Eux, rectifia-t-il pour lui-même, personne ne pouvait se jeter de si haut sans raison ou alors avait-elle manqué son suicide. La « fillette » qui ne devait l’être que pour lui, leva les yeux :

— Jinn Pertem, bafouilla-t-elle. Jinn Pertem, répéta-t-elle en crachant un fragment d’incisive.

— Oui, peut-être.

— Je me suis cognée si fort ? Je… Vais mourir ?

— Pour le peu que je peux en dire, je ne pense pas que vous soyez sur le point de mourir. Vous êtes encore bien consciente, mais votre bras est en bien piteux état… Venez que je vous fasse un bandage avant que vous ne me claquiez entre les bras.

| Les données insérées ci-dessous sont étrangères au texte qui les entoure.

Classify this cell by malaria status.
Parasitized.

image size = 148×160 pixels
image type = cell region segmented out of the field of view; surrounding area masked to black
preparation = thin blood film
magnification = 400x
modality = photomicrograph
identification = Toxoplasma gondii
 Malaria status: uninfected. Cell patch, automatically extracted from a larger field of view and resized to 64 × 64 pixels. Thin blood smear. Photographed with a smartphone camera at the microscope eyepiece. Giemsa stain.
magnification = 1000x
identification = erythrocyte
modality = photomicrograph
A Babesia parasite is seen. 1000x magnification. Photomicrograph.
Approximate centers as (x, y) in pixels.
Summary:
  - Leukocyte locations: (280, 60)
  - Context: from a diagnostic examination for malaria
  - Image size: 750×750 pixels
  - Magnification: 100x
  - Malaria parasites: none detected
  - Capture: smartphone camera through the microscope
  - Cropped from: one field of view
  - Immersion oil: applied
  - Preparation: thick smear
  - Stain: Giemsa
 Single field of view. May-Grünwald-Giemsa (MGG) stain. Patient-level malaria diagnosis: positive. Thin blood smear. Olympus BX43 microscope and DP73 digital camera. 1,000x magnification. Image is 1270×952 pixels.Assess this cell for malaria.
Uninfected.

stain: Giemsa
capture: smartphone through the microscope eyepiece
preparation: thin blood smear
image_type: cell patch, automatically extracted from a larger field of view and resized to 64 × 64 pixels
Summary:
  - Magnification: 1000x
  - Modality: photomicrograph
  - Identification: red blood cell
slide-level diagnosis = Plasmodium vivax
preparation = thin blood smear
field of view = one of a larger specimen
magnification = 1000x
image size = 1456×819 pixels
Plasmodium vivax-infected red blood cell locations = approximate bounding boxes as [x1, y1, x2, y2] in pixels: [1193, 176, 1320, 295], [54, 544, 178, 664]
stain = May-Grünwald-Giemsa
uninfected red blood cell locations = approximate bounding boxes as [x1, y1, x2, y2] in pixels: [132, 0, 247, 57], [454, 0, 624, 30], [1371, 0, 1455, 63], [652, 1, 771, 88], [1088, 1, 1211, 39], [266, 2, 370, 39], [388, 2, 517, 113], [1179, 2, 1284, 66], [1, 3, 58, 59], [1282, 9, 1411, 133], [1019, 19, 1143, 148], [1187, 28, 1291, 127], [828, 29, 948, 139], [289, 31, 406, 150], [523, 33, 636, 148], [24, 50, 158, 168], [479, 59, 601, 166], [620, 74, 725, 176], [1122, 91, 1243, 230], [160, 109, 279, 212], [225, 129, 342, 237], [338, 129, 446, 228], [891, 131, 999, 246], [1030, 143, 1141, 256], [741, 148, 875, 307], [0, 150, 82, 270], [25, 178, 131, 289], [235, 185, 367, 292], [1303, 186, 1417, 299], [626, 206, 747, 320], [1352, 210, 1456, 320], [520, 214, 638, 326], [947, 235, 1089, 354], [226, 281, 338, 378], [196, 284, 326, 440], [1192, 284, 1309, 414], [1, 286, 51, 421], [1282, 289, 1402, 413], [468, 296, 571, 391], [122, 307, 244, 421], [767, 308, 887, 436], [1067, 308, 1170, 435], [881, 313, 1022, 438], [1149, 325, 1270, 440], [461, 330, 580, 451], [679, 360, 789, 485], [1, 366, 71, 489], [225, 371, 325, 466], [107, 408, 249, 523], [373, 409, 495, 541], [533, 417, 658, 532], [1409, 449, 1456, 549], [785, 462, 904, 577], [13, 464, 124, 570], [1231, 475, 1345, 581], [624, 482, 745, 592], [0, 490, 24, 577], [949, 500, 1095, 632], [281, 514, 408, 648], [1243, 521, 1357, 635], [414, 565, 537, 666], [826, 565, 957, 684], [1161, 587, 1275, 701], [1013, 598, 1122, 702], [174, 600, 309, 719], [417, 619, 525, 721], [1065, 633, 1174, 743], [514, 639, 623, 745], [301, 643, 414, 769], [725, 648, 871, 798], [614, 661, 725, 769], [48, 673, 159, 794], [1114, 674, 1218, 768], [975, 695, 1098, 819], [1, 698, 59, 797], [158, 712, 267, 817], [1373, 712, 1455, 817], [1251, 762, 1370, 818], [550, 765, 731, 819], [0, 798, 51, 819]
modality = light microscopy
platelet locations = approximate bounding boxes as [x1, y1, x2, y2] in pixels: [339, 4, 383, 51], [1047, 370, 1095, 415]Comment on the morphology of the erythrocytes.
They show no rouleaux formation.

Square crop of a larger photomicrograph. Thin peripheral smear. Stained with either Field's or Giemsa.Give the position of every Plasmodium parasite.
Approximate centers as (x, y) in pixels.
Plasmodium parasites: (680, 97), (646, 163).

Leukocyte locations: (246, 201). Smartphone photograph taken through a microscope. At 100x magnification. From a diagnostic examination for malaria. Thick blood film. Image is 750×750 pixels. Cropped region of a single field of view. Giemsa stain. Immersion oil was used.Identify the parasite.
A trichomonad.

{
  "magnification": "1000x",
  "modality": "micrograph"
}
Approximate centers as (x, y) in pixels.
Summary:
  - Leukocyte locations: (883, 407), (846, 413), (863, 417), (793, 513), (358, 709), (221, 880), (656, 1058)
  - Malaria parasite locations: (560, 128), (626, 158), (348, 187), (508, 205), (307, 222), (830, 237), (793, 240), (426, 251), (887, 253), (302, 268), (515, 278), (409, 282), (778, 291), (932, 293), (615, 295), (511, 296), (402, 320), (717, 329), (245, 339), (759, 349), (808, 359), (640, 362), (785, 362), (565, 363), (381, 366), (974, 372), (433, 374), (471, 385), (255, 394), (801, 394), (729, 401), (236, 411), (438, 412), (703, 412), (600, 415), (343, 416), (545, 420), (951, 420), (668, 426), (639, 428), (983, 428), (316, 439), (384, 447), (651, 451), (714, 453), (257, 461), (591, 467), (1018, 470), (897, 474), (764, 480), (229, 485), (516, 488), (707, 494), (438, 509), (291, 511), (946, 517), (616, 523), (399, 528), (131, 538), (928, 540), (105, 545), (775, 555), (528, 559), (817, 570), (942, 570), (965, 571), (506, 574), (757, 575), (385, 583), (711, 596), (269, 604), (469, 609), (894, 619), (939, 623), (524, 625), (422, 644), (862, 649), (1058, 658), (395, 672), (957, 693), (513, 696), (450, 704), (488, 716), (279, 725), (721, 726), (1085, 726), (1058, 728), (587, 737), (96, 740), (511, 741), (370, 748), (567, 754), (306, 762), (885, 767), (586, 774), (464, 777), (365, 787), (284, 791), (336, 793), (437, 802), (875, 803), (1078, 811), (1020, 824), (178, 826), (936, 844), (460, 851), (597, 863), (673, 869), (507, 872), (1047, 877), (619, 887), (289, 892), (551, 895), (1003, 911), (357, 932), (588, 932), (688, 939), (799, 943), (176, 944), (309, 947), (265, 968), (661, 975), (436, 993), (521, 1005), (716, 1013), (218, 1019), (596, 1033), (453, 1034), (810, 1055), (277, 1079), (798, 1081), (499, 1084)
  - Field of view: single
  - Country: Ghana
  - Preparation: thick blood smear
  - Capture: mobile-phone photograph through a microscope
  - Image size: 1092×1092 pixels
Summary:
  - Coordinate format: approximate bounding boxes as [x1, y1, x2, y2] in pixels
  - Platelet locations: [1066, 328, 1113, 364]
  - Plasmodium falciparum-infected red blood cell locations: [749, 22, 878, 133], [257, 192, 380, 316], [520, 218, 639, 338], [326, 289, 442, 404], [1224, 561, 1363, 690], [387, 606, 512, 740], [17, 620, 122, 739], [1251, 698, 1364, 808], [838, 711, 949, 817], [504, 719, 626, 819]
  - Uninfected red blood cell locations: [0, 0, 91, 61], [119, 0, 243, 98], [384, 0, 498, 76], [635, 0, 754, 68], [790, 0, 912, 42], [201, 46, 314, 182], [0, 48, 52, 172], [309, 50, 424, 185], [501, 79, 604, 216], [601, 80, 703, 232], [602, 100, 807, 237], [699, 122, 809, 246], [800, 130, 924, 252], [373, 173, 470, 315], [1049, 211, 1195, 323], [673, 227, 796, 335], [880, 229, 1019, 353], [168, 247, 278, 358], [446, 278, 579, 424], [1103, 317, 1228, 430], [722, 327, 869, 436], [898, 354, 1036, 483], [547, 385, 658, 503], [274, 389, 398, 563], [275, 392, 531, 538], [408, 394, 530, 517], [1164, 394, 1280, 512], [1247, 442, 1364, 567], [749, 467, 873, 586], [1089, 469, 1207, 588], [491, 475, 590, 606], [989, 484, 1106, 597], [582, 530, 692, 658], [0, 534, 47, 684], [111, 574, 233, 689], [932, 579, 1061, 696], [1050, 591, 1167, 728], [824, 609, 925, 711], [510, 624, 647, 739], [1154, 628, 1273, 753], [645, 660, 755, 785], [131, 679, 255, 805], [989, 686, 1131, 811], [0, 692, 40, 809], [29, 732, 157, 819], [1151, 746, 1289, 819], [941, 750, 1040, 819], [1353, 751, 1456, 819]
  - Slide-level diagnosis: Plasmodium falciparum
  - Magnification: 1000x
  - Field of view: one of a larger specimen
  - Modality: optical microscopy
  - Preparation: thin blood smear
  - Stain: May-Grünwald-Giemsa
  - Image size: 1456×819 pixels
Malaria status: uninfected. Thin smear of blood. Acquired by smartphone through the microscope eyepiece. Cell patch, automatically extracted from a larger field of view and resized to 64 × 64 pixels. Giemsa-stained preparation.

Suranis Rhéon, la « fillette » tombée du ciel, le regarda avec méfiance, mais sa méfiance céda face à sa jambe gauche qui était elle aussi bousillée. Ses membres défaillaient les uns après les autres. Elle avait le bras détruit, la jambe bien abîmée et certainement deux ou trois côtes cassées. L’adrénaline décroissant, elle sentit la douleur la clouer au sol en lui laissant tout juste le loisir de repenser à sa chute : si elle avait été consciente, elle n’aurait pas eu tout cela, elle se serait mieux réceptionnée et aurait juste « un peu mal ».

Jinn s’approcha d’elle et se mit à genoux en arrachant l’une de ses propres manches pour lui bander ses principales plaies. Il espérait qu’elle ne mourait pas d’hémorragie avant qu’ils ne soient arrivés à destination. Si elle allait jusqu’à là. Pour l’instant, Jinn pensait plutôt à l’abandonner dans le premier entrepôt venu, à la vue des ouvriers qui penseront qu’elle est tombée sur le tapis et s’est écroulée ici :

— Quel est votre nom ? demanda-t-il avec une infinie douceur tout en lui serrant la bande de tissu autour du bras.

— Suranis… Suranis Rhéon. Vous êtes sorti… Comment ? Je… Suis contente. Il existe une justice.

— Quelle justice ?

— Je sais tout, j’ai enquêté sur Pavla Karanth... Je… On me suit, mais je leur ai échappé.

— Nous sommes donc deux, répondit Jinn en se mordant les lèvres.

Pavla Karanth, elle connaissait donc le véritable nom de la victime ? Elle était de plus « contente » qu’un criminel comme lui se soit échappé. Jinn lui aurait bien demandé ce qu’elle avait pu découvrir, qui elle était vraiment au juste, mais elle venait de fermer les yeux. Pas morte, remarqua-t-il, juste évanouie. Profite donc du meilleur antidouleur qui soit.

Il la traîna vers le containeur et se repassa sa dernière phrase. « Je sais tout ». Elle pouvait peut-être l’aider à s’innocenter ? Il ne l’abandonnerait pas à la première gare de triage, risquât-elle de mourir lors du voyage. Ce n’était pas possible, il la traînerait avec lui et supplierait ses contacts de l’embarquer. La jeune femme était la véritable lumière dans l’obscurité et cela aurait son importance dans l’avenir de Jinn.

Une nouvelle fois tu projettes d’utiliser une âme innocente pour arriver à tes fins. Tu es peut-être bien l’ordure qu’ils pensent tous que tu es Jinn-to, se dit-il en refermant derrière lui les portes du containeur et remarquant la marque jaune faite par l’agent : « Contrôlé ».